Submitted by AWL on 23 December, 2002 - 10:19

By Maria Exall

The "Self Motivated Teams" proposals for productivity bonus scheme for 17,000 BT Customer Service Engineers will be recommended by the Telecoms Executive of the CWU to branches at a Special Conference in January. After this there will be a ballot of members affected.

Many Engineering Branches are in principle against productivity pay and have campaigned vigorously against this package. SMT will be the first time that any significant individually-based productivity scheme has operated for BT Engineers.

The SMT scheme will have implications for future pay negotiations. However, the main effects are likely to be cuts in jobs in the long term and an immediate increase in disciplines.

The operation of the national trial has shown how stressful and divisive productivity bonus schemes can be.

Some engineers have consistently earned hundreds of pounds a week, whilst more than 50% have earned less than twenty five pounds a week.

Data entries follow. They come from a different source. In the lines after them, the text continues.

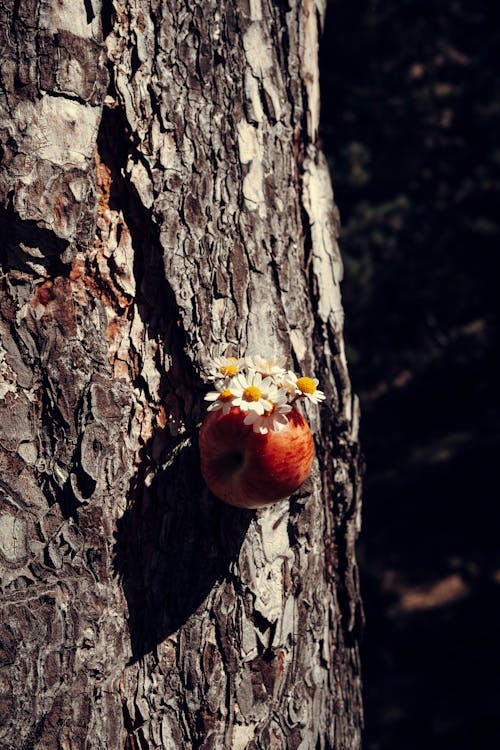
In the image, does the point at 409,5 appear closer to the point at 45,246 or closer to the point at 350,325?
the point at 350,325

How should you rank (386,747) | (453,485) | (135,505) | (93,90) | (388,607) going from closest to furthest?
(93,90) → (135,505) → (386,747) → (388,607) → (453,485)

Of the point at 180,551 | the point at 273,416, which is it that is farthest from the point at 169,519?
the point at 273,416

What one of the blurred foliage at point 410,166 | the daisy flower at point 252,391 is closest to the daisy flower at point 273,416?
the daisy flower at point 252,391

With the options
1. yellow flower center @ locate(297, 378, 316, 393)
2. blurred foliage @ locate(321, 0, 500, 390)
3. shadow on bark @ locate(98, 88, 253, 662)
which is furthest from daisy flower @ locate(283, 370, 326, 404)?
blurred foliage @ locate(321, 0, 500, 390)

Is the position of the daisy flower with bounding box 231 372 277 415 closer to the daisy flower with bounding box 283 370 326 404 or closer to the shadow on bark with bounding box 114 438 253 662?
the daisy flower with bounding box 283 370 326 404

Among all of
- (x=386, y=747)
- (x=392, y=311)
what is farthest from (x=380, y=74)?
(x=386, y=747)

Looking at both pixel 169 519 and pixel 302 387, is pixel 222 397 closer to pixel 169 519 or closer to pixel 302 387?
pixel 302 387
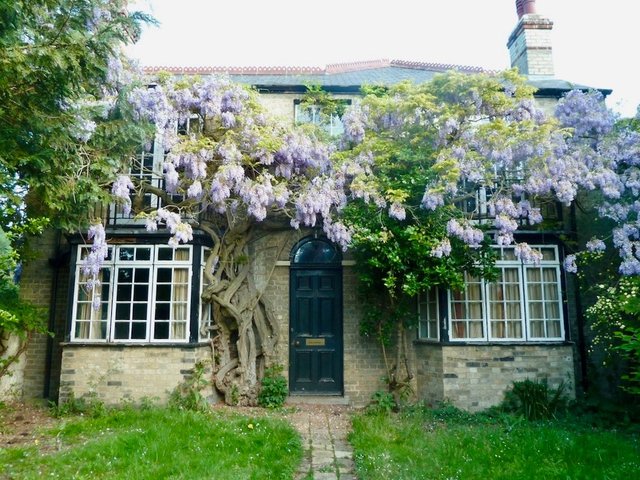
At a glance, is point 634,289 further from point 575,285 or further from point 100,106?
point 100,106

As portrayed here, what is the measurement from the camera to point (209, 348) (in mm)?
9367

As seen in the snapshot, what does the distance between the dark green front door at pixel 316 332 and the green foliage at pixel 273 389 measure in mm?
446

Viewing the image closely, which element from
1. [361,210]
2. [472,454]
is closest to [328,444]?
[472,454]

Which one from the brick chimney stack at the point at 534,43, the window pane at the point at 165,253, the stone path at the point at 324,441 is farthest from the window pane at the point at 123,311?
the brick chimney stack at the point at 534,43

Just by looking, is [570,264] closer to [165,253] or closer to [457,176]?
[457,176]

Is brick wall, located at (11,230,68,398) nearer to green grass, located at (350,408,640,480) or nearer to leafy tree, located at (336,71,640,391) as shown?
leafy tree, located at (336,71,640,391)

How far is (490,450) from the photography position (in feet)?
20.0

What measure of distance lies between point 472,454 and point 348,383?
13.1 ft

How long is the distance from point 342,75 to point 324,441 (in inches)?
355

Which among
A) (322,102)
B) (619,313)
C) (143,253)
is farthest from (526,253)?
(143,253)

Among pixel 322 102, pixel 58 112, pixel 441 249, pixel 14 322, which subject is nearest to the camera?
pixel 58 112

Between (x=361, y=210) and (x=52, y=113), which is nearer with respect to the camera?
(x=52, y=113)

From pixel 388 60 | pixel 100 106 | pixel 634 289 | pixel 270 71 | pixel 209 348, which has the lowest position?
pixel 209 348

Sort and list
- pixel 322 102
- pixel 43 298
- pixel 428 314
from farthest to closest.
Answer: pixel 322 102 → pixel 43 298 → pixel 428 314
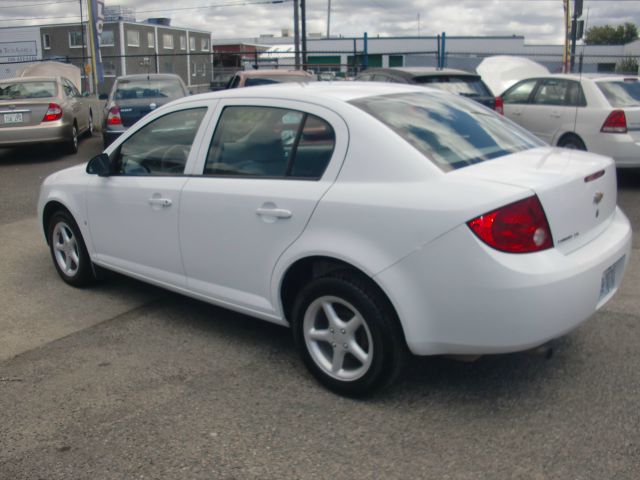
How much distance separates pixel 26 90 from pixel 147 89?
7.29 ft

The discrepancies in pay are as much to do with the type of work allocated (which is outside of a field engineers control) as to how many jobs are completed. Trials have led to "changed behaviours", from mysterious increases in activities where more points are awarded, to shortcuts in quality and a disregard for health and safety procedures.

Overall management report an increase in productivity of 9%. Even accepting that this represents a real increase, the question remains whether the rewards will continue at the same rate. As with many productivity bonus schemes, there is a regular reassessing of targets (changing the goalposts) that will result in engineers working harder for less reward.

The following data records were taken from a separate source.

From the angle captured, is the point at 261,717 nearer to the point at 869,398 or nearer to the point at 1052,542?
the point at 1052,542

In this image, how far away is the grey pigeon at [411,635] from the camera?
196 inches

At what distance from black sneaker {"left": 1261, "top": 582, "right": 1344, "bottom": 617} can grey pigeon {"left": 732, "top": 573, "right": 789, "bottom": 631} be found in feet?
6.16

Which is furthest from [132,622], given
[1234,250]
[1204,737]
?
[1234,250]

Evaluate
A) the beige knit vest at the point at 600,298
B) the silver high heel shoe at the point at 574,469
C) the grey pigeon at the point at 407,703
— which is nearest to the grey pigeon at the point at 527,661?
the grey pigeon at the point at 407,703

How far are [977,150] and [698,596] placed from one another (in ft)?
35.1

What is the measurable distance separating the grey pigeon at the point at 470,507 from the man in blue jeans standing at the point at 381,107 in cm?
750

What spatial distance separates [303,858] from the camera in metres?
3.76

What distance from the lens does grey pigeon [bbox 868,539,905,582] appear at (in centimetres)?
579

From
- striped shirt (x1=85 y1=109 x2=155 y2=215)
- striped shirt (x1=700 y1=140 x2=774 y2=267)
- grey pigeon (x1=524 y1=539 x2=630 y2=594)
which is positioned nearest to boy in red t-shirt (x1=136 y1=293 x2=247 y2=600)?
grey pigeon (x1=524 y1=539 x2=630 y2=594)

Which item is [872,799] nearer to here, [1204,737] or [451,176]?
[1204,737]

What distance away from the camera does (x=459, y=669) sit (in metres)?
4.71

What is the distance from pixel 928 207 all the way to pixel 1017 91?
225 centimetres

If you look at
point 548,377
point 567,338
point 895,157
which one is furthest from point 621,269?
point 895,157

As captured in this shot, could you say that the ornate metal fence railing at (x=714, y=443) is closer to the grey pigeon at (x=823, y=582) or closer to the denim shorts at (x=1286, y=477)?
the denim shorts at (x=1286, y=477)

SMT is unpopular amongst branch activists and many members, despite the more money available, because of the unfairness of the scheme and the way it does not value many important aspects of quality work. There is also a deep mistrust of management in the Customer Service division of BT as a result of their heavy handed policies on "performance management" - including the use of arbitrary targets.

However, BT is prepared to throw a lot of money at the scheme to make engineers feel it is worth, at least initially, taking part. Also overtime has at times been refused and other times run in parallel with SMT in order to boost involvement in the trials.

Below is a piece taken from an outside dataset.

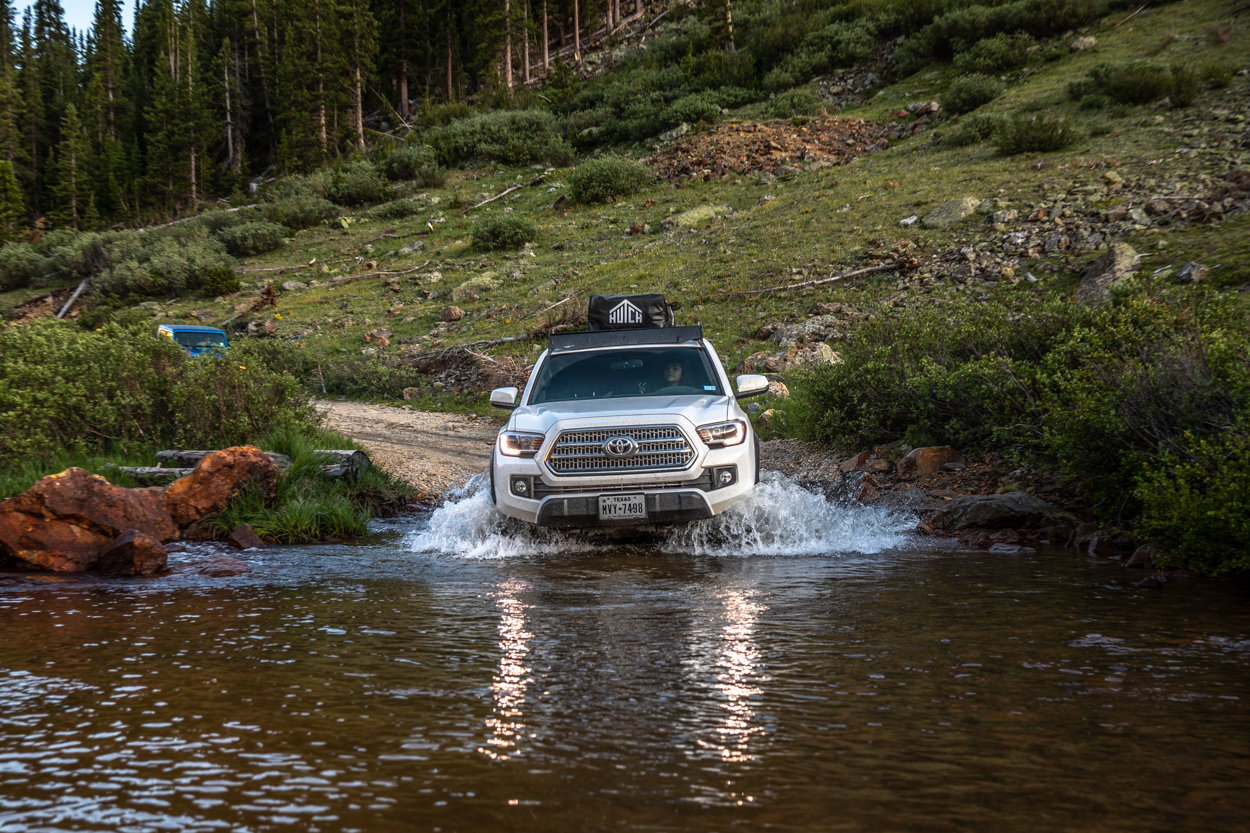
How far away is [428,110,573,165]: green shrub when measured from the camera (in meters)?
41.5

CWU activists should be making the case against SMT. SMT proves that there is extra money to pay Customer Service Engineers (who are mainly basic engineering grades) , so why not just upgrade all engineers so everyone gets a consolidated, pensionable, fair increase in pay.

The "NewGrid" regrading exercise a couple of years ago did not meet the aspirations of basic grade Customer Service engineers for more pay because of the more complex and pressurised nature of their work, despite this being a stated aim of the negotiations.

If BT were serious about improving productivity they would look at more productive ways of team working that give engineers more control of their working day. Or more investment in the infrastructure of the "local loop" to improve efficiency.

Despite a majority of Broad Left supporting branches and activists being opposed to the SMT scheme the BL-controlled Engineering Executive has decide to recommend the scheme.

This follows on from their decision to hold a national trial at this years CWU Conference, despite opposition. Because of activist opposition and members scepticism there is a real possibility of stopping SMT , however as time goes on, with the union nationally tied in through industrial relations protocol, defeating SMT is made more difficult. Many members think the fight is already over.

The credibility of the union has been called into question over this SMT issue [in a way not seen since the CSIP fiasco] in the early 1990s. Members look to the union to fightback in their interests, not to give in, in practice and in principle.